Während wir den Film drehten, Leute, die Adderall, Ritalin, diese Medikamente regelmäßig verwenden — ich war überrascht, wie viele junge Leute sagen würden: „Also, du arbeitest an diesem Film — funktioniert es?“ … Ich denke, sie konnten sagen, dass es etwas tat, aber wieder diese Identitätsfrage von: Wie viel kostet mich, wie viel kostet das Medikament und wie viel hilft es wirklich?Und was erstaunlich ist, ist, dass einer der Effekte von Adderall — das ist, wissen Sie, Amphetamin, gemischtes Amphetamin — ist, dass es Ihnen das Gefühl gibt, dass es Ihnen besser geht. Aber die Idee, dass dies „intelligente Pillen“ sind oder dass sie kognitive Verstärker sind, ist ein bisschen fehlgeleitet.
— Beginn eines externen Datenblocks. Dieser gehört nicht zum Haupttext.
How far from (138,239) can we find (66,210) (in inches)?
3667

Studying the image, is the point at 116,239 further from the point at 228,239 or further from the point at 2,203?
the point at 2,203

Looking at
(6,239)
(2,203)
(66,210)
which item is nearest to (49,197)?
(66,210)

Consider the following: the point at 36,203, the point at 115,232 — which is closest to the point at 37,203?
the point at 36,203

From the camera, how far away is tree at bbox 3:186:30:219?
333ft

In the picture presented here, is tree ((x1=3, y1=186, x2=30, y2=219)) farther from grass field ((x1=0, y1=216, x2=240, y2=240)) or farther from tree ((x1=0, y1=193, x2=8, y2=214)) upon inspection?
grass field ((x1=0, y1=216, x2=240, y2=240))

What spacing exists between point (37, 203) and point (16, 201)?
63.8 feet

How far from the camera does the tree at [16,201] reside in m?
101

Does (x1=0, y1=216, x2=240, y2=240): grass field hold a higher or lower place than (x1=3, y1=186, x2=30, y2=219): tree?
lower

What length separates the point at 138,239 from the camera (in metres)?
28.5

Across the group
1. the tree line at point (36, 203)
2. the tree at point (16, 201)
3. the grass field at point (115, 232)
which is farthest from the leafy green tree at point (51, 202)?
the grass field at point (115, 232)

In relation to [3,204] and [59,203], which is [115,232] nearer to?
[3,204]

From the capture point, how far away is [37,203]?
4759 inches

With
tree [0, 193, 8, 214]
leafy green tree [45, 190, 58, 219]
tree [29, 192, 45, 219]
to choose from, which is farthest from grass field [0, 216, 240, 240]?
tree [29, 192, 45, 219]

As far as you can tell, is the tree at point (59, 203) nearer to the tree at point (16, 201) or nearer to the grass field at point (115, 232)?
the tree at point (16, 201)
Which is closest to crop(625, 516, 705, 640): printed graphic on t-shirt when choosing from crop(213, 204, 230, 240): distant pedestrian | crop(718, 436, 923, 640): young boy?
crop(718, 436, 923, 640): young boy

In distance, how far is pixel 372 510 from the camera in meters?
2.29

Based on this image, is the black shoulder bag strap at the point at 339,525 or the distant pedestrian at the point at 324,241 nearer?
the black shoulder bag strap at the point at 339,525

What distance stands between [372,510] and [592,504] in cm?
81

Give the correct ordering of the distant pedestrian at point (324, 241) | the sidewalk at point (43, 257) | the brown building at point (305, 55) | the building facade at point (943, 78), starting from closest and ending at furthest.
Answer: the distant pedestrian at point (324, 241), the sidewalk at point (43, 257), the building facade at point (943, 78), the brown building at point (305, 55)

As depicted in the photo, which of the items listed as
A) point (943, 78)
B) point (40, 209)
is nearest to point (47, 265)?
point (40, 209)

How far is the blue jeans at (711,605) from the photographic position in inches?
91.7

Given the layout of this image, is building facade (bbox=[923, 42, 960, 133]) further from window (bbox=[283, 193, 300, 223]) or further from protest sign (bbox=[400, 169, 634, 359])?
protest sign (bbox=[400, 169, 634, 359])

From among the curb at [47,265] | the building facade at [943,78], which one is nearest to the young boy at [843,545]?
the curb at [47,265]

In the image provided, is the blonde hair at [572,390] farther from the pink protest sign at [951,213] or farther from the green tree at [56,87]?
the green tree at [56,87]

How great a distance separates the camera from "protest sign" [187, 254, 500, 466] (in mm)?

Über mögliche Schäden bei der weit verbreiteten Verwendung dieser Stimulanzien, ob langfristig oder anderweitig

Ich denke, der Schaden, der am dringendsten ist, der für die meisten Menschen gilt, ist das, worauf sich der Film konzentriert, was ein bisschen mehr von den Identitätsfragen von ist, wissen Sie: Was geht verloren, wenn wir alle in einer Adderall-Welt sind? Was bedeutet es, das Gefühl zu haben, dass Sie es brauchen, um erfolgreich zu sein? Es ist nur — es ist wahr, wir wissen nicht, was die Auswirkungen sind. Und das ist einer der Gründe, warum ich diesen Film als echten Gesprächsstarter sehe. Ist das die Art von Welt, in der wir leben wollen? Und dann werden wir von dort aus weiter forschen.

Denise Guerra und Emily Kopp produzierten und redigierten dieses Interview für Broadcast. Patrick Jarenwattananon hat es für das Web angepasst.